In the end, I'm glad I read it if only to get a sense of the kind of literature that wins young Korean authors awards these days. Being taken on a tour of the craziness of living in Seoul, if only briefly, wasn't bad either.
Increasing the awesomeness
See the book to the right of this text? I'm not reading it. I like cats and I like Shakespeare but I didn't like the torturous first 30 pages that I read of this book. I've decided not to afflict myself by forcing my way through shiteous books this year. I've learned my lesson with Timoleon Vieta Come Home - if a book is so crap that I feel like hurting either myself or others when reading it then I will put the book out of its misery instead - whether that means throwing it under the streetcar tracks or, in the case of Raja Rao's The Cat and Shakespeare, afflicting someone else with it by trading it away on www.bookmooch.com.

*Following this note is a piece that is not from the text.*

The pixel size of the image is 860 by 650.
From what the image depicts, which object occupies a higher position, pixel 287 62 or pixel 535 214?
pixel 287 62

Question: how is it that books written in the 1970s, no matter whether in the US (say Phillip Roth), the Czech Republic (Milan Kundera), or India (Raja Rao), always portray women in precisely the same way? I'm pretty sure historical conditions differed quite radically in these parts of the world, so why is it that all these writers portray women as kind of needy and sex-crazed on the one hand and mystically representative of WOMAN on the other? It's a bloody annoying trend but at least Kundera is interesting in other (good) ways and approaches these things often with tongue in cheek.
Raja Rao's book made me want to never read again, which is never a good sign. Thus, I decided that even though I'd read only 30 pages of 120, it was still too much to ask for me to finish it. So, I'm increasing the awesomeness of my reading experience this year and mercilessly excising the crappy crap before I waste too much time on it. Cheers!